◆ INSTRUCTIONS FOR THE TASK
Take from the listing each line that has the string "camera".

(INPUT MATERIAL Opens)

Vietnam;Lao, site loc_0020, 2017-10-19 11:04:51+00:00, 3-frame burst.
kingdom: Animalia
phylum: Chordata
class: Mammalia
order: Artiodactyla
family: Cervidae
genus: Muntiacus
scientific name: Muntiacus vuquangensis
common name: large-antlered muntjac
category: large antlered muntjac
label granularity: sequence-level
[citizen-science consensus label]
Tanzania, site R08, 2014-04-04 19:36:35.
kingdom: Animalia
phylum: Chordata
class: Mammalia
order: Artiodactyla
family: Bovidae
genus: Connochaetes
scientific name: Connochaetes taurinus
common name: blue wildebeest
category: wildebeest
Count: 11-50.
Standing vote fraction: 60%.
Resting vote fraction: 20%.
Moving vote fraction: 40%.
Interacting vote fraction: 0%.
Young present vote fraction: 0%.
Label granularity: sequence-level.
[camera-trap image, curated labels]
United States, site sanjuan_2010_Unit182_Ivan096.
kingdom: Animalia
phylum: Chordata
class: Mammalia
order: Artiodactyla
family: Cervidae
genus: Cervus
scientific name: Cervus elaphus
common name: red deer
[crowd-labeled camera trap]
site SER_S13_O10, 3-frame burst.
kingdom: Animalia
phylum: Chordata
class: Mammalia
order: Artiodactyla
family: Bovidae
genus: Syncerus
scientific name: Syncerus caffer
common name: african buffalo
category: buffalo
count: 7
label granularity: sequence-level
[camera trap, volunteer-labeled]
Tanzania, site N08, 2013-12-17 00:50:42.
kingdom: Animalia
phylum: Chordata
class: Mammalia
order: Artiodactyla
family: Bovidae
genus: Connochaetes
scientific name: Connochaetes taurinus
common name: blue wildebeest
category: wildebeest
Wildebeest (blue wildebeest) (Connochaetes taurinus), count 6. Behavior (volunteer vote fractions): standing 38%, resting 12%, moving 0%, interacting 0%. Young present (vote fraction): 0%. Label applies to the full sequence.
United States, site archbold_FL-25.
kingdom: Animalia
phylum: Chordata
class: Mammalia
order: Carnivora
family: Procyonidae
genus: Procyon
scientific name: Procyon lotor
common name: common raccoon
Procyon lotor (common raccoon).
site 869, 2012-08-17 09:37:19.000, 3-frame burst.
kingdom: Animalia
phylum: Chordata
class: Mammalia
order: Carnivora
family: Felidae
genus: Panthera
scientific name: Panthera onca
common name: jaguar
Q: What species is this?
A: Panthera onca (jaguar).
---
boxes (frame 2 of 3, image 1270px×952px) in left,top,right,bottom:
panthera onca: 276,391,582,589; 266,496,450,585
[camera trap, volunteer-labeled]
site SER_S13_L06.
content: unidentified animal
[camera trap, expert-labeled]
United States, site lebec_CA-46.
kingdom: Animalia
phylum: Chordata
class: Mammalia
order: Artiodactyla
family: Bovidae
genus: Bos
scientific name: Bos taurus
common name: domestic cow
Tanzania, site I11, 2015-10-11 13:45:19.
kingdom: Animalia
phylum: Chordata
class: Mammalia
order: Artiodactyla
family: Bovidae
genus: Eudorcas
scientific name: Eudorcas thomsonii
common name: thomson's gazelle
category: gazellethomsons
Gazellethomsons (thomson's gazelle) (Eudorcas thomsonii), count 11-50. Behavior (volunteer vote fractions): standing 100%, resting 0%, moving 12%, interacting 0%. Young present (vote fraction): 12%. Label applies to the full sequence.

(INPUT MATERIAL Closes)

◆ SOLUTION TO THIS TASK
[camera-trap image, curated labels]
[crowd-labeled camera trap]
[camera trap, volunteer-labeled]
[camera trap, volunteer-labeled]
[camera trap, expert-labeled]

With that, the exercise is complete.